### SOBRE A TAREFA
Reescreva o trecho do texto sobre a crise da saúde em Canoas que começa em "A situação é" e termina em "saúde é iminente.", substituindo "população" por "comunidade".

### TRECHO FORNECIDO
◆ ◆ ◆ ◆

O sistema de saúde pública de Canoas, no Rio Grande do Sul, enfrenta uma crise sem precedentes, operando muito acima da capacidade devido à superlotação de hospitais e UPAs. A situação, agravada pelas baixas temperaturas previstas para os próximos dias, expõe a fragilidade da infraestrutura de saúde em um estado já castigado por enchentes recentes. Segundo a prefeitura, leitos de UTI estão 95% ocupados, e pacientes com doenças respiratórias, agravadas pelo frio, lotam as unidades. A espera por atendimento chega a horas, enquanto médicos relatam falta de insumos básicos.
A crise reflete um problema crônico: a má gestão de recursos públicos e a falta de investimento em prevenção. Canoas, uma das maiores cidades da região metropolitana de Porto Alegre, atende não apenas seus 350 mil habitantes, mas também pacientes de municípios vizinhos. O governo estadual prometeu reforçar o envio de medicamentos e contratar mais profissionais, mas as medidas são paliativas.
A situação é um alerta sobre o impacto de desastres climáticos na saúde pública, especialmente quando o poder público falha em planejar.
Críticos apontam que o governo federal tem priorizado agendas ideológicas, como programas sociais de visibilidade, em vez de fortalecer o SUS. A população, enquanto isso, sofre com filas e a sensação de abandono. A crise em Canoas pode se agravar com a previsão de temperaturas abaixo de 5°C, aumentando a incidência de gripes e pneumonias. Sem uma resposta robusta, o colapso do sistema de saúde é iminente.

◆ ◆ ◆ ◆

[Dados armazenados]
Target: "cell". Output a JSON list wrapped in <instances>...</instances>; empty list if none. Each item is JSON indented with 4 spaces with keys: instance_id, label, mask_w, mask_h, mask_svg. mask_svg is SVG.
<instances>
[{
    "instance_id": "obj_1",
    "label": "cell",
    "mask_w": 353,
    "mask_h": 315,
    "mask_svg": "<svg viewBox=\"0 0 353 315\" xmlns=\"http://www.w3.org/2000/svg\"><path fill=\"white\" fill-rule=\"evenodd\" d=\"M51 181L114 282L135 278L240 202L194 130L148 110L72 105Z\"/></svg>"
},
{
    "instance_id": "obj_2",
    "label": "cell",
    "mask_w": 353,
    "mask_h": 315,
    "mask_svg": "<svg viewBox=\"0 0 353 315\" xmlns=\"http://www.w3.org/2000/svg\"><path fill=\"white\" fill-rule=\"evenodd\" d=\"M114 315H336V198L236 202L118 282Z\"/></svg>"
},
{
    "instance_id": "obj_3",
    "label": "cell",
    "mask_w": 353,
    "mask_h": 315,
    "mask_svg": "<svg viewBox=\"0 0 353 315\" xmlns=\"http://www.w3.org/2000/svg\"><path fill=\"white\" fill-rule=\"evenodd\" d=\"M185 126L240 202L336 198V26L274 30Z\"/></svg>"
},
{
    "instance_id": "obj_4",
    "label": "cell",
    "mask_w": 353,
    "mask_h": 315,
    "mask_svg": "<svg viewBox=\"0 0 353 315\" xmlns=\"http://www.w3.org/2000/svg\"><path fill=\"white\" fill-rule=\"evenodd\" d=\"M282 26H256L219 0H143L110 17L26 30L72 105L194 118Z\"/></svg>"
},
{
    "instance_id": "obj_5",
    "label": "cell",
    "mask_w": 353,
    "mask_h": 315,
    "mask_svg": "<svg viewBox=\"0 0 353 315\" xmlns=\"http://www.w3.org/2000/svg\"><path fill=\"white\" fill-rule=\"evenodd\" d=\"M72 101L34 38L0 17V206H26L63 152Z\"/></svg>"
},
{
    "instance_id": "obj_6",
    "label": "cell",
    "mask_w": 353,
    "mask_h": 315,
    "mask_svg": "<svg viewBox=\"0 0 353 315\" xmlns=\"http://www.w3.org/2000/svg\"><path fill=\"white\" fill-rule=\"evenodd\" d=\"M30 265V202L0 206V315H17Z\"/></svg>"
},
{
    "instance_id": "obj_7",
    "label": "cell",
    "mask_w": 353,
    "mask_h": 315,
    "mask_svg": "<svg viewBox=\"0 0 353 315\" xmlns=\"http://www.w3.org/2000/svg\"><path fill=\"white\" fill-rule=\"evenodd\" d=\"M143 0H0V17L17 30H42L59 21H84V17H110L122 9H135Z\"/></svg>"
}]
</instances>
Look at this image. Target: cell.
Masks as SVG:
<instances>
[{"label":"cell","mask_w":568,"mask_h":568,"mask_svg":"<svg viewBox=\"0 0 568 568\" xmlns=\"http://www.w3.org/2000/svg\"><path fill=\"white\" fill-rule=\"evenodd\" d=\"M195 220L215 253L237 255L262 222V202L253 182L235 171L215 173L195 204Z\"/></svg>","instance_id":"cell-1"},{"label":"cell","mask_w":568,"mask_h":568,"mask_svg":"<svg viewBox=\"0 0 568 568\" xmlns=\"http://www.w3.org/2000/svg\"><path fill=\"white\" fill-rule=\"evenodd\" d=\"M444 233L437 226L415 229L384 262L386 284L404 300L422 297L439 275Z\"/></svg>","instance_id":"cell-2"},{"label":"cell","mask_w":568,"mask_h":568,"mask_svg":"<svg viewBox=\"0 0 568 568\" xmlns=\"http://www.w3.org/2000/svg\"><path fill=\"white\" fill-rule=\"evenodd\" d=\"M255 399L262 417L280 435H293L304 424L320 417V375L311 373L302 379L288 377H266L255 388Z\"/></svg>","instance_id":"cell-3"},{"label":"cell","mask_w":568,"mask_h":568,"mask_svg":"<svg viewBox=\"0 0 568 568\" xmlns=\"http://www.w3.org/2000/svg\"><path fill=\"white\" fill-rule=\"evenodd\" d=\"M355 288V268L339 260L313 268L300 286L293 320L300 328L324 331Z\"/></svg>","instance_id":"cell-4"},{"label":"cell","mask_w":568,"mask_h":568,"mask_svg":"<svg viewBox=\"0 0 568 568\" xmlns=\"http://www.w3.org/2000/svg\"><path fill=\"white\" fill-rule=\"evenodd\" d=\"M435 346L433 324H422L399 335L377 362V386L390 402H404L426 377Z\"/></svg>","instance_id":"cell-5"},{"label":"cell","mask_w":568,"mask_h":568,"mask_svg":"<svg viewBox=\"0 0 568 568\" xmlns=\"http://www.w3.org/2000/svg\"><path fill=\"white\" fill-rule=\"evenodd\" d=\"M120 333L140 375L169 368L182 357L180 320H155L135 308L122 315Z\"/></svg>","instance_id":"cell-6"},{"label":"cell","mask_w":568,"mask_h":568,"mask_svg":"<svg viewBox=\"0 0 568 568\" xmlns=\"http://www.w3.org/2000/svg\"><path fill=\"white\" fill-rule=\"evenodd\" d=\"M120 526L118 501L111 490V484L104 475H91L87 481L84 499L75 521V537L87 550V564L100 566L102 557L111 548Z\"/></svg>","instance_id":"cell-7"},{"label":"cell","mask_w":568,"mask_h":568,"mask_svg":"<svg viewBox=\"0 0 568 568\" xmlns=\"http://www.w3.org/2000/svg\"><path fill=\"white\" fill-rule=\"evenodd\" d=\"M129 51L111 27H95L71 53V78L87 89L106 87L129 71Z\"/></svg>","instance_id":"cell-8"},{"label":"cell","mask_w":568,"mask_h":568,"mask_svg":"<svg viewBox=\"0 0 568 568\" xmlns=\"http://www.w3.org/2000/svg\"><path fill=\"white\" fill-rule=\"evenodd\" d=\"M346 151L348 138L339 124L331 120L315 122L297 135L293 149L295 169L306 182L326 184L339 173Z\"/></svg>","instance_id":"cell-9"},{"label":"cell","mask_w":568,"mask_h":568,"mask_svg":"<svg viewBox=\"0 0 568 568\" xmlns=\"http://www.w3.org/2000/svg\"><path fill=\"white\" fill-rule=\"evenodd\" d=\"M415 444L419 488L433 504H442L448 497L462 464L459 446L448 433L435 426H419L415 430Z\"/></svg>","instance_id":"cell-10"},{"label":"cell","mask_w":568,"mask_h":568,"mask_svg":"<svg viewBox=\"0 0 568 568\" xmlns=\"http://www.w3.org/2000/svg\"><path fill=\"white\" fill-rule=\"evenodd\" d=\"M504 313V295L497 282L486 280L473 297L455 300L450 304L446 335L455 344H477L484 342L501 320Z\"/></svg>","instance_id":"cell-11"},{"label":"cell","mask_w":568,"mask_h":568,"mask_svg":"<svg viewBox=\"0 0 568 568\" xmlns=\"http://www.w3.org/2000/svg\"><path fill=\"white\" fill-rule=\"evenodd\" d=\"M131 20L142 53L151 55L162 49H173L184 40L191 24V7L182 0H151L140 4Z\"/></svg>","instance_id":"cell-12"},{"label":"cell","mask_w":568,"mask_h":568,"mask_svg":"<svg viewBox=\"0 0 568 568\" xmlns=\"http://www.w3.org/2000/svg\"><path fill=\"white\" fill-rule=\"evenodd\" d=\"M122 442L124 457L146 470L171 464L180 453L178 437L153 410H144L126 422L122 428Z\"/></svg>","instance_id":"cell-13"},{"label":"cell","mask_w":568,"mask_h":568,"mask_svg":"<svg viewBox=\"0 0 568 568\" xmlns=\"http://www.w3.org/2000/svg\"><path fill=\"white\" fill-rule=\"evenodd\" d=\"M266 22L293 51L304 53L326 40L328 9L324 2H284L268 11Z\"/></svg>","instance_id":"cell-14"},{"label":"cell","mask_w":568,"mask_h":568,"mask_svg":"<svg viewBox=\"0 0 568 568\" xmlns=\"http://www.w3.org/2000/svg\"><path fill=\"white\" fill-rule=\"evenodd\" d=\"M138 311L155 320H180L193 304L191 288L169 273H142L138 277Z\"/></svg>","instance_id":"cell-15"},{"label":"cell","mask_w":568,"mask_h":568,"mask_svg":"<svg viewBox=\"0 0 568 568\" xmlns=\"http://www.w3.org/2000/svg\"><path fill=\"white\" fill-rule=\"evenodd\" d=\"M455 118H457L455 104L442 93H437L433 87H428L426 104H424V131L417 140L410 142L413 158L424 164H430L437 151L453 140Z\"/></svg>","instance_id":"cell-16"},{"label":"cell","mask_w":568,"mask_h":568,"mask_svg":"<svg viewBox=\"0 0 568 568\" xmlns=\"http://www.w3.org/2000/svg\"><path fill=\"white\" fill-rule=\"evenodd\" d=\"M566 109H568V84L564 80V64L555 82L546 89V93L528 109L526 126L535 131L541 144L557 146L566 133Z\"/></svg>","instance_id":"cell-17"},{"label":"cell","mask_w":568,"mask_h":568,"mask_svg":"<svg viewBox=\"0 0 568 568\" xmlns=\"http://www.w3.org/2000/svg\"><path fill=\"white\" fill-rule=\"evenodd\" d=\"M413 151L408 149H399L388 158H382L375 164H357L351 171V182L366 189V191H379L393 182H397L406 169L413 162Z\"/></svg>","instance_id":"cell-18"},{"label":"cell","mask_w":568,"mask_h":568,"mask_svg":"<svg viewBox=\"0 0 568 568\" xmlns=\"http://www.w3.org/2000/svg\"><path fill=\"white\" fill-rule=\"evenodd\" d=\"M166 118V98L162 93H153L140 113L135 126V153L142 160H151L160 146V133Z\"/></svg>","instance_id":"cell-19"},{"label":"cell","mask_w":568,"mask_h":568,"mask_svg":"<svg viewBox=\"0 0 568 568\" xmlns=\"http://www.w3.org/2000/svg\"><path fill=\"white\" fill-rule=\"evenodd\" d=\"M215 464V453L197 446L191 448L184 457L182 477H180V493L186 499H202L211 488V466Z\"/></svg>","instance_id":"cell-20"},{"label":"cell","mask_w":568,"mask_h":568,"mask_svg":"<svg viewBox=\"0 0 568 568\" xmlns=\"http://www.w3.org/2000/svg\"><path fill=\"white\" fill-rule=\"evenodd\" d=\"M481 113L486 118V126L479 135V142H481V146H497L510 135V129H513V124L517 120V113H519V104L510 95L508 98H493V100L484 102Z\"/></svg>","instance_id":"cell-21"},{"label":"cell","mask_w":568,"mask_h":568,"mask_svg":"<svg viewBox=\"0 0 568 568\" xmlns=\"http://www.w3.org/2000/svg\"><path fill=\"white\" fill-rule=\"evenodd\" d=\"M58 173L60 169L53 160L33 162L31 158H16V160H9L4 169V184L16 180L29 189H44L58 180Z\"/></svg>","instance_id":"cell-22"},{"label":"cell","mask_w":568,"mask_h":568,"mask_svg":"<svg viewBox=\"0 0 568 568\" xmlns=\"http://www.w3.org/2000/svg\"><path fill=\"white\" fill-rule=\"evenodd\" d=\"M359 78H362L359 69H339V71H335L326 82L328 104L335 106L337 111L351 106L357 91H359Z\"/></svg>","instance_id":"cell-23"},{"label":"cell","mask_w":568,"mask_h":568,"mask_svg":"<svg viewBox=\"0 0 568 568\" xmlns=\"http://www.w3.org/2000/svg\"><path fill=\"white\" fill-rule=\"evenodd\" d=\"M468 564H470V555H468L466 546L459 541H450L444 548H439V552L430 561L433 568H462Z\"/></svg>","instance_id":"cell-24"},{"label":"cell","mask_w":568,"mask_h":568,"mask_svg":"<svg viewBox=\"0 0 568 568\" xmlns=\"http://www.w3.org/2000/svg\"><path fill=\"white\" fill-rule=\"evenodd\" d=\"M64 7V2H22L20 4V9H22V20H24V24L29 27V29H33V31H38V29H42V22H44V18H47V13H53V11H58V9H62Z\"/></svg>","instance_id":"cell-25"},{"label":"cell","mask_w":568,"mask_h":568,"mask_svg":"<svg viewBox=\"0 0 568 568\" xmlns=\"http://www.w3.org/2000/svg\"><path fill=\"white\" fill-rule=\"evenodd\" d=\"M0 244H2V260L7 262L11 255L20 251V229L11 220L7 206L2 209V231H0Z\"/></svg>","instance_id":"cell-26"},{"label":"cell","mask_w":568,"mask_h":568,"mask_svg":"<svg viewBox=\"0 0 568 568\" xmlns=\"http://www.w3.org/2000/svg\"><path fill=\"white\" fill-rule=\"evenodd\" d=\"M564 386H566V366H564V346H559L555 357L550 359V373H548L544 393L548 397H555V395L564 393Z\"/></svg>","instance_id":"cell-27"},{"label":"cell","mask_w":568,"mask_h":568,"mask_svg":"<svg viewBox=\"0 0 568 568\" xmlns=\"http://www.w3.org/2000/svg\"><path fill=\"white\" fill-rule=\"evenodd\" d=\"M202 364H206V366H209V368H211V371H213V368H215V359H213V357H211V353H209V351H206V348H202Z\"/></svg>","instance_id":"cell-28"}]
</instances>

◆ ◆ ◆ ◆

### CAMPO DE RESPOSTA
A situação é um alerta sobre o impacto de desastres climáticos na saúde pública, especialmente quando o poder público falha em planejar.
Críticos apontam que o governo federal tem priorizado agendas ideológicas, como programas sociais de visibilidade, em vez de fortalecer o SUS. A comunidade, enquanto isso, sofre com filas e a sensação de abandono. A crise em Canoas pode se agravar com a previsão de temperaturas abaixo de 5°C, aumentando a incidência de gripes e pneumonias. Sem uma resposta robusta, o colapso do sistema de saúde é iminente.